Heureusement le réveil le lendemain ne fut pas trop rude et j’ai pu me consacrer pleinement à la tâche du jour, qui était la construction des murs de la salle à manger. Comme ce chantier nécessitait lui aussi l’utilisation de quantités importantes de ciment j’ai été mandaté, avec un membre de la tribu d’une vingtaine d’années, pour accompagner le chef du village dans sa collecte de sable. Il s’est avéré qu’il nous a en fait regardé bosser et nous avons donc, à deux, ramassé environ deux tonnes de sable pendant la journée. Si l’on rajoute à ça les centaines, voire les milliers, de kilos de pierres que j’ai transporté jusqu’au lieu exact où les murs allaient être bâtis on comprend mieux pourquoi j’ai fini cette journée totalement épuisé, et avec de nombreuses petites entailles un peu partout sur les doigts.

Mais cette fatigue n’était pas trop gênante car une bonne surprise nous attendait : notre départ le soir même pour Chiang Rai, où nous allions passer le weekend dans une guest house qui m’aurait paru légèrement miteuse il y a une semaine, mais qui aujourd’hui me semble être parfaitement luxueuse avec ses vrais matelas, ses toilettes qui ne sont pas à la turque et son eau chaude dont on peut profiter dans une vraie douche ! Et comble du bonheur, après avoir dîné sur la place principale de la ville, nous avons poursuivi la soirée en nous faisant masser pendant 2 bonnes heures. Enfin, « comble du bonheur » c’est ce que je pensais avant d’y aller. Car le massage Thaï est excessivement physique et douloureux, et il se trouve que je suis en plus tombé sur une excitée totale qui, à mon avis, me faisait payer pendant cette séance de torture tout ce qu’elle reprochait à son ex depuis 3 ans ! Cela m’a malgré tout fait beaucoup de bien et à environ 5€ les 2 heures je ne pouvais de toute façon que m’estimer heureux d’être toujours entier !

C’est donc très détendu que je me suis réveillé samedi matin pour une journée qui allait être consacrée au règlement de mes problèmes administratifs.
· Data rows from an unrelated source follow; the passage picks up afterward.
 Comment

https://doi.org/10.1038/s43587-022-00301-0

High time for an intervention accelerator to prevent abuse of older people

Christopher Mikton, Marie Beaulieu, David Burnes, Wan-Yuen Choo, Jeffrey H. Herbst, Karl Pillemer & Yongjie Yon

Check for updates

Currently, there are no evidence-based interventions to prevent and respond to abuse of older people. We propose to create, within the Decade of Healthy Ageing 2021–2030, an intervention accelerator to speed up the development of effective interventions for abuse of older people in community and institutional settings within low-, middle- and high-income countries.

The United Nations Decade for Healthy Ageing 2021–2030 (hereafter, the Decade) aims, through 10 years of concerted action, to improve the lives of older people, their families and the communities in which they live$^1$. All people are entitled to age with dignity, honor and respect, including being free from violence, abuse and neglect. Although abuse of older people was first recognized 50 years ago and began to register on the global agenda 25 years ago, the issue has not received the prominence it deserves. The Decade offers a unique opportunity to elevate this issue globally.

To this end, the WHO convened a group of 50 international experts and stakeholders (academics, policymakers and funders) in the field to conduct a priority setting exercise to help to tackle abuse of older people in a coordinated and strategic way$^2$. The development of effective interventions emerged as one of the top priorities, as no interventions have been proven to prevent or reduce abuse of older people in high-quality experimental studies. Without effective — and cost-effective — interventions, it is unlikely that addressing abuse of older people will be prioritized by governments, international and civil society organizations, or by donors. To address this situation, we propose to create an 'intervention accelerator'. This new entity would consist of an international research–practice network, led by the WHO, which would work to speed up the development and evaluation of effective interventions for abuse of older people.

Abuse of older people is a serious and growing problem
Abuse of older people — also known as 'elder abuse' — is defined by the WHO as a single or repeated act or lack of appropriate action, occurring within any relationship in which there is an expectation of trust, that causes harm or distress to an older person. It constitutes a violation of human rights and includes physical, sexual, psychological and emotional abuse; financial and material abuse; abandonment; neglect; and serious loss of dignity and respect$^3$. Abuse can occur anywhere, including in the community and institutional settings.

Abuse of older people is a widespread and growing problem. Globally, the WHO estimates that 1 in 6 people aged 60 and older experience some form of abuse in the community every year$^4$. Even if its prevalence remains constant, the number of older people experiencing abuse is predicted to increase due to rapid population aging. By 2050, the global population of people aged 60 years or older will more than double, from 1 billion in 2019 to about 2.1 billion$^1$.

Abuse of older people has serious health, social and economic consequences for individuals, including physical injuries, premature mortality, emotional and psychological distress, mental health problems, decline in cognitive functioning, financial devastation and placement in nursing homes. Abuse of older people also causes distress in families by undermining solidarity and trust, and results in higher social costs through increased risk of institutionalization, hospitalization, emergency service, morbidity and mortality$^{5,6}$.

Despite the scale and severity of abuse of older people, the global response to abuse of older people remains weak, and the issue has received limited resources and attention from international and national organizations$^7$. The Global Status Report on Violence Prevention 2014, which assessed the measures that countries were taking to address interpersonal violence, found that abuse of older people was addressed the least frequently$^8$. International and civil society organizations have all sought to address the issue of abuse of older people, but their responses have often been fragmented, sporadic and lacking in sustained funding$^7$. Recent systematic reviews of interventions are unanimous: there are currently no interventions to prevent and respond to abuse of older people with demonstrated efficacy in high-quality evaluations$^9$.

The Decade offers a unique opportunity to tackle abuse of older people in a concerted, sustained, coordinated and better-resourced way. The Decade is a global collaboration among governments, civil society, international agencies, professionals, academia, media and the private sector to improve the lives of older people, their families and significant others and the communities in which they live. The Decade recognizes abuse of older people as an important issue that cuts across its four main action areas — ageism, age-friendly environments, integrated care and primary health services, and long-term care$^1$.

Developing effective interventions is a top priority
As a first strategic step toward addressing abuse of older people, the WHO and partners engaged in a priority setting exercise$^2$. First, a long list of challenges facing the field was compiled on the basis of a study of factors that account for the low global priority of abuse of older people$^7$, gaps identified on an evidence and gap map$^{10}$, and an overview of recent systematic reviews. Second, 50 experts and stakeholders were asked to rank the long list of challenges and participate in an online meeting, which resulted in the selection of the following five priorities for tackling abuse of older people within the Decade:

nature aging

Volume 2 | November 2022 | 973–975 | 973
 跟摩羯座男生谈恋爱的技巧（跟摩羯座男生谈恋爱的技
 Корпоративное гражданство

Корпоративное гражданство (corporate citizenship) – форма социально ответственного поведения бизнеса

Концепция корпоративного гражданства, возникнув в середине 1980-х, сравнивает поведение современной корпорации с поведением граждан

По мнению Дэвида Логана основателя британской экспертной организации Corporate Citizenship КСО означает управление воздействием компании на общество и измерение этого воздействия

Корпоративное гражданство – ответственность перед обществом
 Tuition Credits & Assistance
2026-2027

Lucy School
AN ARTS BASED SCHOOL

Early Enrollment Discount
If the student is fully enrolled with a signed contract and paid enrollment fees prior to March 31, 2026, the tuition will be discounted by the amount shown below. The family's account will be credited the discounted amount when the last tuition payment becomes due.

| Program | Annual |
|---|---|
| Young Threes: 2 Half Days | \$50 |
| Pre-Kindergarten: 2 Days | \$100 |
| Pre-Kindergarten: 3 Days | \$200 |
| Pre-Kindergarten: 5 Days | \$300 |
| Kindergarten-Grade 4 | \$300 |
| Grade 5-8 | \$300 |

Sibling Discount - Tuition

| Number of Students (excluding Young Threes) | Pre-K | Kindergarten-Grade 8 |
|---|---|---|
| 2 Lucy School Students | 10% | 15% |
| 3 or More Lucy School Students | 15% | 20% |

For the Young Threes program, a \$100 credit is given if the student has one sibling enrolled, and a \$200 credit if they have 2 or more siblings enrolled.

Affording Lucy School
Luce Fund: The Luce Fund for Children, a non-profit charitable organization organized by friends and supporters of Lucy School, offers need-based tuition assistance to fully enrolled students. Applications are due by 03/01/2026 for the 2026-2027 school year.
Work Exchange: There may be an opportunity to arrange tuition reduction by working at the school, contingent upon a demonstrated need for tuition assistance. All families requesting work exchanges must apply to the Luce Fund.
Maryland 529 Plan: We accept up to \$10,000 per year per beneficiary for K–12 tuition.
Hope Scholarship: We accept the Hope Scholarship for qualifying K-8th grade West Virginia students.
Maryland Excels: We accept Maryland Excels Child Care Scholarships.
Mon visa expirant en effet le 15 mars, alors que mon départ est prévu le 22, je devais absolument trouver une solution pour éviter de payer 500 Bahts par journée de dépassement. C’est la raison pour laquelle je me suis rendu à la frontière birmane, située à une soixantaine de kilomètres, et que je suis sorti du pays pour y re-rentrer moins d’un quart d’heure plus tard avec le tampon que j’étais venu chercher. Cela a eu le double avantage de prolonger mon autorisation de résidence en Thaïlande pour une période de deux semaines supplémentaires, et de me permettre de me vanter d’avoir passé à peu près 10 minutes au Myanmar, un pays dans lequel un faible nombre de Français ont eu l’occasion d’aller jusqu’à présent !

Mes problèmes sont donc résolus et je peux savourer pleinement le fait de voir cette semaine incroyablement enrichissante s’achever aussi bien qu’elle a commencé. Tout ce que je souhaite aujourd’hui c’est que le reste de mon tour du monde soit aussi palpitant que ces quelques jours, et même ces quelques mois, qui viennent de s’achever. Je pourrai alors sans aucune contestation possible affirmer que je suis vraiment l’un des hommes les plus chanceux et les plus heureux de la Terre.